### Stated goal
Skip all pictures. Set down only the lines starting at the line containing "In the context" and running to the end of the listing.

### Records supplied
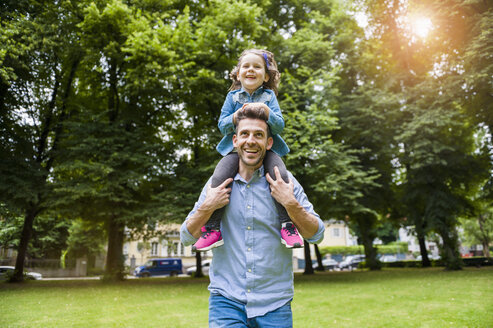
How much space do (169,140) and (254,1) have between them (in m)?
9.71

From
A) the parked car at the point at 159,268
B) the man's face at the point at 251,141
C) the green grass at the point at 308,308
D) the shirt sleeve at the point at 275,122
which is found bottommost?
the parked car at the point at 159,268

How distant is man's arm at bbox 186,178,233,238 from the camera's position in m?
2.52

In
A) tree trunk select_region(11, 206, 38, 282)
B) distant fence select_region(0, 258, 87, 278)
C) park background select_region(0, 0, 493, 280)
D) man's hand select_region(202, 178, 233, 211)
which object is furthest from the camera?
distant fence select_region(0, 258, 87, 278)

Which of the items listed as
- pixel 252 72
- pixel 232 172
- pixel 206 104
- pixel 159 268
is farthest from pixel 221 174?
pixel 159 268

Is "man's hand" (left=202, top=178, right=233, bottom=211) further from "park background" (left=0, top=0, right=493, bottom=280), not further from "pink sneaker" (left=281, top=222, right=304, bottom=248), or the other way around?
"park background" (left=0, top=0, right=493, bottom=280)

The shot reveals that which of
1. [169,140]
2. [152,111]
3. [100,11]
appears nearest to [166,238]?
[169,140]

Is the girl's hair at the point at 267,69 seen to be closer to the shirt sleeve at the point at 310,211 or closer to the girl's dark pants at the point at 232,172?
the girl's dark pants at the point at 232,172

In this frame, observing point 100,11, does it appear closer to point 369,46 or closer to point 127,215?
point 127,215

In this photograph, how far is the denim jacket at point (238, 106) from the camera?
114 inches

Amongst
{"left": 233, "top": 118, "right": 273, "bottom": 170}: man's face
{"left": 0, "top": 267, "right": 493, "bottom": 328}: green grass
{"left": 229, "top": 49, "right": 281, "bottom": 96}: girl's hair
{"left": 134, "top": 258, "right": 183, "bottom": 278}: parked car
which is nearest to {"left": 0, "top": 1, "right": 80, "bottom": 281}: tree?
{"left": 0, "top": 267, "right": 493, "bottom": 328}: green grass

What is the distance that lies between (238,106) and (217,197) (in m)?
0.95

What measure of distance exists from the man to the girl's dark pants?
6 cm

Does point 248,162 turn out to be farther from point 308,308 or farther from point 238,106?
point 308,308

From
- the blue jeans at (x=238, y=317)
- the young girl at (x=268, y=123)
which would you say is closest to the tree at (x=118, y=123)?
the young girl at (x=268, y=123)
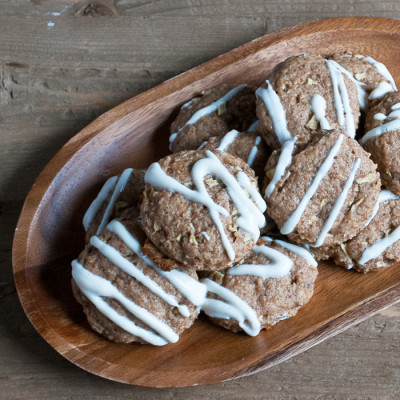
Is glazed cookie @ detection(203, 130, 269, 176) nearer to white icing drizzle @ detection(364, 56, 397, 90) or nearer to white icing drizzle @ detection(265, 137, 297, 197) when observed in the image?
white icing drizzle @ detection(265, 137, 297, 197)

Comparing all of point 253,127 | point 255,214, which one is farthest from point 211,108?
point 255,214

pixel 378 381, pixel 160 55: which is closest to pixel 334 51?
pixel 160 55

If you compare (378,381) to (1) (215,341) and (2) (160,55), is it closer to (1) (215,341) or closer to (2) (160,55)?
(1) (215,341)

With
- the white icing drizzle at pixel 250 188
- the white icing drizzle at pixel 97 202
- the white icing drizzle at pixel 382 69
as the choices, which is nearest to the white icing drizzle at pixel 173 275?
the white icing drizzle at pixel 97 202

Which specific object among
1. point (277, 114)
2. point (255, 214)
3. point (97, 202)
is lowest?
point (97, 202)

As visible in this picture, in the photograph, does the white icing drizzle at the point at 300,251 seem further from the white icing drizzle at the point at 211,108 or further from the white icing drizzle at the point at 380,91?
the white icing drizzle at the point at 380,91

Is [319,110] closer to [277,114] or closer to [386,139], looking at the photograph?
[277,114]
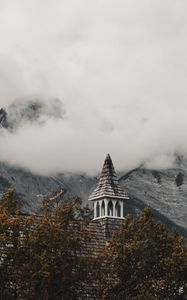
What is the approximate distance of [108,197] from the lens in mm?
51875

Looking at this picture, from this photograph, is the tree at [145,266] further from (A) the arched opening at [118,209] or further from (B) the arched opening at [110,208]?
(A) the arched opening at [118,209]

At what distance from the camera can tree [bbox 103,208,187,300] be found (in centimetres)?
3309

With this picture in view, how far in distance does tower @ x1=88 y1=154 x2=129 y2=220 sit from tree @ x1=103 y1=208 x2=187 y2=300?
15806mm

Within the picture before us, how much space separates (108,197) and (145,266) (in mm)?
18677

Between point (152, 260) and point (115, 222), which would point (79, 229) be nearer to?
point (152, 260)

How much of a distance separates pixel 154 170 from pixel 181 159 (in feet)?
17.9

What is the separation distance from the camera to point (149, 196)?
5054 inches

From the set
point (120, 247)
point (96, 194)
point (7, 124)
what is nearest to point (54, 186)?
point (7, 124)

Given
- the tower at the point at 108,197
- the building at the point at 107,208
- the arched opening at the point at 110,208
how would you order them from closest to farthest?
the building at the point at 107,208 < the arched opening at the point at 110,208 < the tower at the point at 108,197

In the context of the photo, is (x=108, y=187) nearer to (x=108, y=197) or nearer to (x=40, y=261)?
(x=108, y=197)

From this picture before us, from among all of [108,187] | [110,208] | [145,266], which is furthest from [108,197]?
[145,266]

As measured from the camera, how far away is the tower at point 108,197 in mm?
51250

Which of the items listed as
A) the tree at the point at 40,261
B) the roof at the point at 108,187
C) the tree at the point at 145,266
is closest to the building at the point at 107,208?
the roof at the point at 108,187

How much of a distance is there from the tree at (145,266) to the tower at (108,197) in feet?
51.9
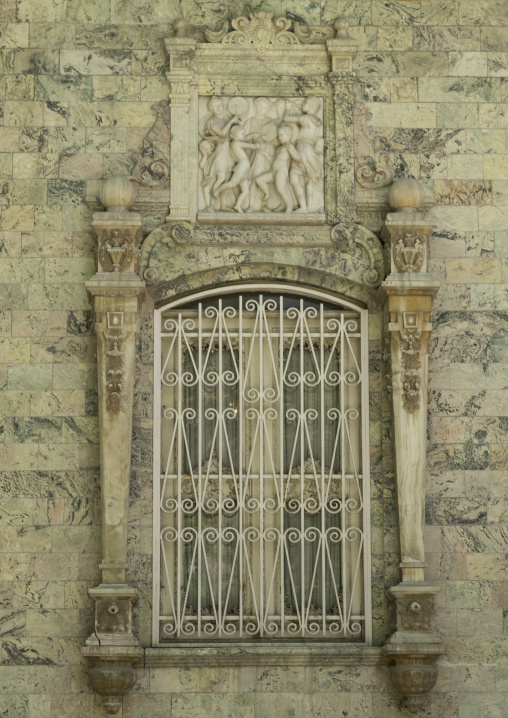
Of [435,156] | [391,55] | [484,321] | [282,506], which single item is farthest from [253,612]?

### Result of the task
In the context of the photo, is (x=108, y=187) nearer to (x=108, y=197) or nearer to (x=40, y=261)?
(x=108, y=197)

From this picture before us, from among all of [108,187] | [110,208] | [145,266], which is furthest from [108,197]?
[145,266]

As measured from the camera, how far away is the tower at point 108,197 in mm?
51250

Which of the items listed as
A) the tree at the point at 40,261
B) the roof at the point at 108,187
C) the tree at the point at 145,266
is closest to the building at the point at 107,208?
the roof at the point at 108,187

How much of a distance is there from the tree at (145,266) to the tower at (108,197) in feet?
51.9
Of [435,156] | [391,55] | [484,321] | [282,506], which single item is farthest from [253,612]?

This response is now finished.